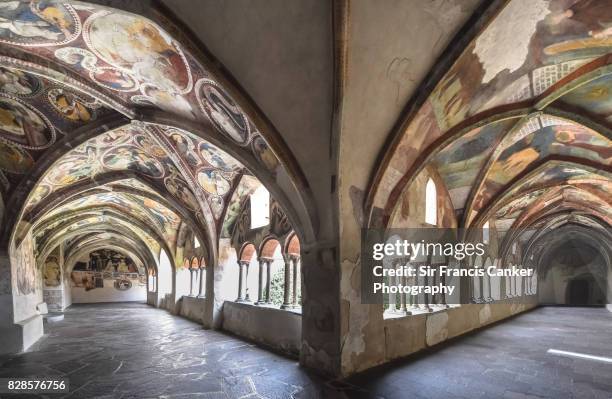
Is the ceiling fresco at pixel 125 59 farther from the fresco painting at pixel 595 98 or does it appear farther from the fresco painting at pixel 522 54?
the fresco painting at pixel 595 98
==============================
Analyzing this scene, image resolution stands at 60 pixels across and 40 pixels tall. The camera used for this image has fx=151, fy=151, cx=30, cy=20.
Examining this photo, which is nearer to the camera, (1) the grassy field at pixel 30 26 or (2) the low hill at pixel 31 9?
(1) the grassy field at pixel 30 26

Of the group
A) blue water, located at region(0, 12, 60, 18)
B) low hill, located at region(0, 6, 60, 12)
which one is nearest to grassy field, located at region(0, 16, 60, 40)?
==============================
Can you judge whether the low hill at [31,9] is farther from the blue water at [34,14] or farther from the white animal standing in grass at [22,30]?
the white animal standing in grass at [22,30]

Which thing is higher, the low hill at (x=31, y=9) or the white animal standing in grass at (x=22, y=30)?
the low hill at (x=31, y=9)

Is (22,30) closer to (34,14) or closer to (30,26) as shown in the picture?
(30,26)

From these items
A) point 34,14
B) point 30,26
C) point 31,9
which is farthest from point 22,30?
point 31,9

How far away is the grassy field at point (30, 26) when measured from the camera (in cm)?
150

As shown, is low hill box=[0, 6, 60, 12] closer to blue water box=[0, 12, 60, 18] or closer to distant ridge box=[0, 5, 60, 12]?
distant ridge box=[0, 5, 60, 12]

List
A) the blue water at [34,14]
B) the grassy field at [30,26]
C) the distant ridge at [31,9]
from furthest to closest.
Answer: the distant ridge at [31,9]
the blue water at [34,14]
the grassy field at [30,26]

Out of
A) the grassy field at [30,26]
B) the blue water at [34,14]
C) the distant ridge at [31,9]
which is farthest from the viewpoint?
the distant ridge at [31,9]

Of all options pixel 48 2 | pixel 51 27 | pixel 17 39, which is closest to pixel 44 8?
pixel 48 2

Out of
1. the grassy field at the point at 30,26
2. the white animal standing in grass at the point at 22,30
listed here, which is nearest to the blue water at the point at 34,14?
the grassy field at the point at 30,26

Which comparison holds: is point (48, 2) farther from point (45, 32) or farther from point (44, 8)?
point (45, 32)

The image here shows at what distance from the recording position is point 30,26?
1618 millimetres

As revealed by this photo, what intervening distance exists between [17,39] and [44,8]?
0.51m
==============================
(Qué hay que hacer) Devuelve cada una de las filas de arriba en las que aparece la palabra "region".

(Respuesta final)
A) blue water, located at region(0, 12, 60, 18)
B) low hill, located at region(0, 6, 60, 12)
which one is nearest to grassy field, located at region(0, 16, 60, 40)?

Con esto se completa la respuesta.